AVAILABLE RECORDS

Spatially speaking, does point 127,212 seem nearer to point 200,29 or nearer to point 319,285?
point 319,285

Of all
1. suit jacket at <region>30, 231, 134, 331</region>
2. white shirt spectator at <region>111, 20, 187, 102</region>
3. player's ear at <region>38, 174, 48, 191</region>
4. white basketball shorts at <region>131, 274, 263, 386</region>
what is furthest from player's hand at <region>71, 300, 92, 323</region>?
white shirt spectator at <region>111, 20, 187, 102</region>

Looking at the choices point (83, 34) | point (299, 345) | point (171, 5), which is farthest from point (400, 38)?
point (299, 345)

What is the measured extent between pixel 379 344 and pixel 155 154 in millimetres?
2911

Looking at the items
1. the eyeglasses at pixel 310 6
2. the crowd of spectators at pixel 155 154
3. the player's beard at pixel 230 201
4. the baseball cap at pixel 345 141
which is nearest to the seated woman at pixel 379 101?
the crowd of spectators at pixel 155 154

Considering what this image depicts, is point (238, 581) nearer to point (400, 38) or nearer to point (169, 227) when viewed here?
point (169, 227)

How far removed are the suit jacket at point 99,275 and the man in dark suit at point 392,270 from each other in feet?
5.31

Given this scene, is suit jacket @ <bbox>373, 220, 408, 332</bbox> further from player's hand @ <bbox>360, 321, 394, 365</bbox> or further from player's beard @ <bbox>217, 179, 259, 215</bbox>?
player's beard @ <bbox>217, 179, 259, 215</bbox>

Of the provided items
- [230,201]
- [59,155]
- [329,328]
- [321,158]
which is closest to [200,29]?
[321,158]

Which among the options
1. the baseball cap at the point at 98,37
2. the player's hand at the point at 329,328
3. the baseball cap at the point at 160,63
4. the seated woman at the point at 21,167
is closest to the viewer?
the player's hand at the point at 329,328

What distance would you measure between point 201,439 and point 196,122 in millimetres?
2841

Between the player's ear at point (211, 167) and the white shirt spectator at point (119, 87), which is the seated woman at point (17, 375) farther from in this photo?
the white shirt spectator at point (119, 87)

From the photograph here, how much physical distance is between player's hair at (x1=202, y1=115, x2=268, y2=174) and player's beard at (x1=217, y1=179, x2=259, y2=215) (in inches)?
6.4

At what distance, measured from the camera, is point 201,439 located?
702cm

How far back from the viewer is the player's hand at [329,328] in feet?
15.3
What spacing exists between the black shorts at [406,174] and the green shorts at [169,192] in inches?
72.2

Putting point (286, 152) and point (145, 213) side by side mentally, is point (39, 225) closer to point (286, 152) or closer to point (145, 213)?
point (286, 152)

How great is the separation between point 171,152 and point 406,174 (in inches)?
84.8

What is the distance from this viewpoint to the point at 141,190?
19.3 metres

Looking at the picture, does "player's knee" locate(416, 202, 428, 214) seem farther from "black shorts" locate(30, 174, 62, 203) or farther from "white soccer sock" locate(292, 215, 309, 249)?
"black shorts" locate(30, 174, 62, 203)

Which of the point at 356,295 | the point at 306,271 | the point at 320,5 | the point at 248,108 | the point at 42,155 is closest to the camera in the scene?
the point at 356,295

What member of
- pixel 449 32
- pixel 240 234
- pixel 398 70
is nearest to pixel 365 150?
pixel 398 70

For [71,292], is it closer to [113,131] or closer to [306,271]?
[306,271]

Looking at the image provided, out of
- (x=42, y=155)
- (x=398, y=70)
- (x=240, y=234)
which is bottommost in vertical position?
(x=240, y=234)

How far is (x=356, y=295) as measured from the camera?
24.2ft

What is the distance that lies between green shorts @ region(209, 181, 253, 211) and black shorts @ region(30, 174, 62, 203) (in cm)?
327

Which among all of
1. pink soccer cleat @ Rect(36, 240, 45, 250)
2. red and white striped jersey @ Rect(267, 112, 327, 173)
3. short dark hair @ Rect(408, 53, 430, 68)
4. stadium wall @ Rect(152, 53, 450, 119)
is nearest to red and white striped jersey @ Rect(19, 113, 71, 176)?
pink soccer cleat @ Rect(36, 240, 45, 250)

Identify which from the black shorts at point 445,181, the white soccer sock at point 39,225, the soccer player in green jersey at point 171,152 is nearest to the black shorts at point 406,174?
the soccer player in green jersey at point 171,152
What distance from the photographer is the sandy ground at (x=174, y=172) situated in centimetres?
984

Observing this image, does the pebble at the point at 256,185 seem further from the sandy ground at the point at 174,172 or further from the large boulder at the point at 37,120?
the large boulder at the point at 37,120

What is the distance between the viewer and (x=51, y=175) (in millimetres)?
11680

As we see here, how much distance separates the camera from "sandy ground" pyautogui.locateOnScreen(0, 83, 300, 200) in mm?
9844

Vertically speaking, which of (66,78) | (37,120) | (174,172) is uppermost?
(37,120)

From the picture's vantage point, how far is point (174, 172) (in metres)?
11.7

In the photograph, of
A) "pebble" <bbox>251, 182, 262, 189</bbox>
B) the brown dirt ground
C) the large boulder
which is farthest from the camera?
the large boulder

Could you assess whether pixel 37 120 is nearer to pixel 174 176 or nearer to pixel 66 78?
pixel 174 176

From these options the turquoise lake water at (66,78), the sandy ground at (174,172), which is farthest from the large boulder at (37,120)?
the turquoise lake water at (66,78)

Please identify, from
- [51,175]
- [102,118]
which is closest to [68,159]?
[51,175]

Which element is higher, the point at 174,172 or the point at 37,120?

TO DO
Substitute "gap" for "separation" in the records above and write out everything from the line containing "What distance would" down to the line containing "19.3 metres". Leave the rest of those lines unchanged and give only them.

RESULT BELOW
What distance would you measure between point 201,439 and point 196,122 in millimetres?
2841

Between the player's ear at point (211, 167) and the white shirt spectator at point (119, 87), which is the seated woman at point (17, 375) farther from in this photo?
the white shirt spectator at point (119, 87)

From the photograph here, how much physical distance is between player's hair at (x1=202, y1=115, x2=268, y2=174) and player's beard at (x1=217, y1=179, x2=259, y2=215) (in inches)?
6.4

At what distance, measured from the camera, is point 201,439 located?
702cm

How far back from the viewer is the player's hand at [329,328] in feet?
15.3
What spacing exists between the black shorts at [406,174] and the green shorts at [169,192] in inches?
72.2

Putting point (286, 152) and point (145, 213) side by side mentally, is point (39, 225) closer to point (286, 152) or closer to point (145, 213)?
point (286, 152)

How great is the gap between point 171,152 and point 406,174 (in inches)?
84.8

What is the distance from this viewpoint to the point at 141,190?
19.3 metres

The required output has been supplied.